◆ TEKS DOKUMEN ◆
Ang Hauw Lang, begitu nama yang tertera di batu nisannya di Pekuburan Cina di Kelurahan Namosain, Kecamatan Alak, Kota Kupang, Provinsi Nusa Tenggara Timur.
Di sebelah makam Ang Hauw Lang, terletak makam istrinya, Veronica Surati. Bagian depan kedua makam batu keramik putih bertuliskan huruf Cina. Hanya nama mereka menggunakan huruf Latin.
Sekilas tidak ada tanda tertentu di makam untuk menceritakan tentang peran penting Ang Hauw Lang dalam memperjuangkan kemerdekaan negara ini, Republik Indonesia.
Seperti di pemakaman umum, tanda tertentu diberikan untuk mengenang pejuang-pejuang yang tidak atau menolak dimakamkan di makam pahlawan.
Tidak hanya itu, buku-buku perjalanan sejarah perjuangan kemerdekaan Indonesia juga hampir tidak ada yang menceritakan peran penting Ang Hauw Lan.
Warga keturunan Cina ini berperan sebagai penyelundup surat-surat rahasia Soekarno saat diasingkan Belanda di Ende, Nusa Tenggara Timur untuk diberikan kepada Mohammad Hatta dan pejuang kemerdekaan lainnya, begitu juga sebaliknya.

◆ TUGAS DAN LATIHAN ◆
a - Dalam teks tentang Ang Hauw Lang, siapa nama istri yang makamnya terletak di sebelah makam Ang Hauw Lang?
b - Cetak ulang bagian teks tentang Ang Hauw Lang, dimulai dengan "Di sebelah makam" dan berlanjut sampai "ini, Republik Indonesia.".

◆ DAFTAR LISTING ◆
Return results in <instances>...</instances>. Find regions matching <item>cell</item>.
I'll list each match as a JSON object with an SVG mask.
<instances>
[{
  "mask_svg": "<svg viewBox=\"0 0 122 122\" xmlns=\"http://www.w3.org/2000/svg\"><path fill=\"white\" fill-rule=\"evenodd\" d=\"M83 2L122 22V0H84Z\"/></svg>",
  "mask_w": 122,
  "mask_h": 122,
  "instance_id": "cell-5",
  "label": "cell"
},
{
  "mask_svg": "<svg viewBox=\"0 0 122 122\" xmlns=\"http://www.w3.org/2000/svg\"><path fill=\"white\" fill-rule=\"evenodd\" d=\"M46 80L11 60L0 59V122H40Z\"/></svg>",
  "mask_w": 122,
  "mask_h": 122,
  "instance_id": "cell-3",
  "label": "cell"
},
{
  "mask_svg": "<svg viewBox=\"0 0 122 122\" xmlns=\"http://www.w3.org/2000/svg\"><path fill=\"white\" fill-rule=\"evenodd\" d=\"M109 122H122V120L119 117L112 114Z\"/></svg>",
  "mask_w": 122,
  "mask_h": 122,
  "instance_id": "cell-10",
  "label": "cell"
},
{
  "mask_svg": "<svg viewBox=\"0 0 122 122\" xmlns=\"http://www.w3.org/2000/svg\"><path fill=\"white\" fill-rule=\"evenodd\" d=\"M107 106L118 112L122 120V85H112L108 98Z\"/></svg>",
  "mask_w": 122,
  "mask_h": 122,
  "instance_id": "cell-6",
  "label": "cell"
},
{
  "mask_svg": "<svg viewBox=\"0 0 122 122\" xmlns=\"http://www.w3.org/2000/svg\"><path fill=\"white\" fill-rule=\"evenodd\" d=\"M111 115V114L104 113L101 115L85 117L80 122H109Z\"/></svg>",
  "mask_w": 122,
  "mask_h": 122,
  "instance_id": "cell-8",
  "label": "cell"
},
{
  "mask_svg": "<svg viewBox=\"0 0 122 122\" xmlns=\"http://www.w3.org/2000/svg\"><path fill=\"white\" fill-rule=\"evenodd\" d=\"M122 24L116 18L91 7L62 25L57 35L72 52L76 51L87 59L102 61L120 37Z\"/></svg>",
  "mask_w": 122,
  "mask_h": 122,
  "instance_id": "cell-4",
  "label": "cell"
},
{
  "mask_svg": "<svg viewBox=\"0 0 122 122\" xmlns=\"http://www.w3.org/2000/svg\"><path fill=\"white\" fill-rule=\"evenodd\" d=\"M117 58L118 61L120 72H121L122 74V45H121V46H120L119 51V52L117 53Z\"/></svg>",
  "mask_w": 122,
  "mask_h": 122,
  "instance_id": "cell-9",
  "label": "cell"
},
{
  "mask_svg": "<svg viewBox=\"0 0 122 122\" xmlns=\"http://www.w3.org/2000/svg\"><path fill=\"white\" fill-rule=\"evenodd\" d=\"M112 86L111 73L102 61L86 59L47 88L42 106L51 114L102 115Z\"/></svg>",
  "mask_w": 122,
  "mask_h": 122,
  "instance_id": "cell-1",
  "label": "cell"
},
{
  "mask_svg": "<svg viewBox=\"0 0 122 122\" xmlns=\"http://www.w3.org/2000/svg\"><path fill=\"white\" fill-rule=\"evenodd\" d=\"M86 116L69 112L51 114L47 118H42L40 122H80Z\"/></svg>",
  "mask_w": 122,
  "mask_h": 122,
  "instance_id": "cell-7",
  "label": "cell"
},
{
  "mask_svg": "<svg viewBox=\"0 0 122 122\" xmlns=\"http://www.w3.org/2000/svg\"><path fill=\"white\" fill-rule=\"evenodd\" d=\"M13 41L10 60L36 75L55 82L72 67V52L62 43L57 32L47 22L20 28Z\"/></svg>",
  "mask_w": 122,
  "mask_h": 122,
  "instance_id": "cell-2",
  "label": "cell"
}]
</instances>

...

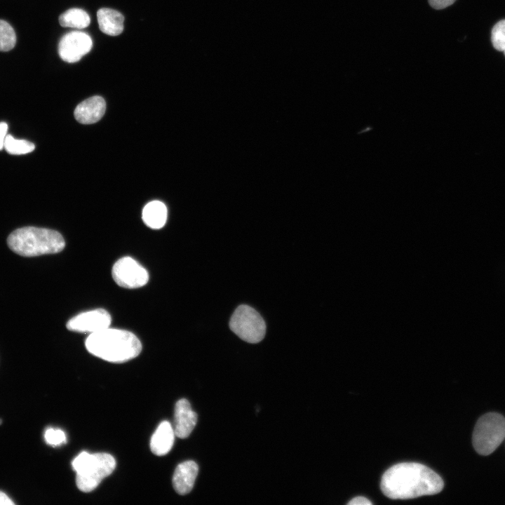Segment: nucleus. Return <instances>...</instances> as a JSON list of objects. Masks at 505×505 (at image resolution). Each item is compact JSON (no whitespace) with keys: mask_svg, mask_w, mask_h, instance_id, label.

◆ JAWABAN PER TUGAS ◆
a - Veronica Surati.

b -
Di sebelah makam Ang Hauw Lang, terletak makam istrinya, Veronica Surati. Bagian depan kedua makam batu keramik putih bertuliskan huruf Cina. Hanya nama mereka menggunakan huruf Latin.
Sekilas tidak ada tanda tertentu di makam untuk menceritakan tentang peran penting Ang Hauw Lang dalam memperjuangkan kemerdekaan negara ini, Republik Indonesia.